The re-projection errors served as a qualitative indicator of the accuracy. Such errors represent the disparity between a pattern’s key point (corner points) detected in a calibration image and the corresponding world point projected onto the same image. The calibration application presented an informative display of the average re-projection error within each calibration image. When the overall mean re-projection error surpassed an acceptable threshold, a crucial measure for mitigating this was to exclude the images exhibiting the highest error and then proceed with the recalibration.

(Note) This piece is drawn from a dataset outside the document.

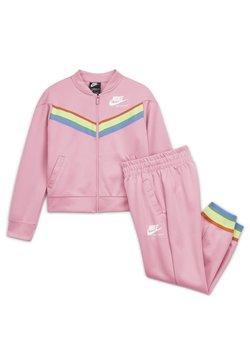 Nike Sportswear - HERITAGE - Survêtement - pink/white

Re-projection errors are influenced by camera resolution and lenses. Notably, a higher resolution combined with wider lenses can lead to increased errors, and conversely, narrower lenses with lower resolution can help minimize them. Typically, a mean re-projection error of less than one pixel is deemed satisfactory. Figure 6 below illustrates both the mean re-projection error per image in pixels and the overall mean error of the selected images.

6.2. Depth Estimation

Our focus was primarily on fire detection, using it as a case study within our methodology. In our approach, we leveraged the previously discussed trained network to execute the fire detection task, a process that can be succinctly summarized as follows.

The process included the visual representation of the detected object through bounding boxes, as exemplified in Figure 7 below. The process of depth extraction entailed the following sequential steps.

Image undistortion: To enhance the accuracy of the depth estimation, the initial image was subjected to undistortion. This rectified the image deformations resulting from the camera’s lenses. The outcome was the undistorted image, which was then employed for fire detection, as depicted in Figure 7.
Center coordinates computation: The center coordinates (X, Y) of each bounding box were calculated.

This procedure ensured the extraction of the depth information in a structured manner. As depicted in Figure 8 the depth measurement outcome was recorded as 0.56 m. In comparison, the actual measured distance stood at 0.65 m, resulting in an error of 9 cm. This deviation was within an acceptable range, attributable to factors like the camera resolution, potential calibration discrepancies, and camera orientation.

6.3. Position Estimation

After successfully extracting the depth information, the subsequent task of calculating the object’s relative position to the camera became relatively straightforward, owing to the availability of inverse perspective projection equations as outlined in the earlier sections. The triangulation equations depended on the used camera model. In the case of the pinhole camera model, the equations can be represented as follows.

X = \frac{(u - c_{x}) \cdot Z}{f_{x}}

Y = \frac{(v - c_{y}) \cdot Z}{f_{y}}

where

-: (u, v) are the 2D pixel coordinates in the image.
-: (c_x, c_y) are the principal point coordinates (intrinsic parameters).
-: (f_x, f_y) are the focal lengths along the x and y axes (intrinsic parameters).
-: Z is the depth or distance of the point from the camera (the required value).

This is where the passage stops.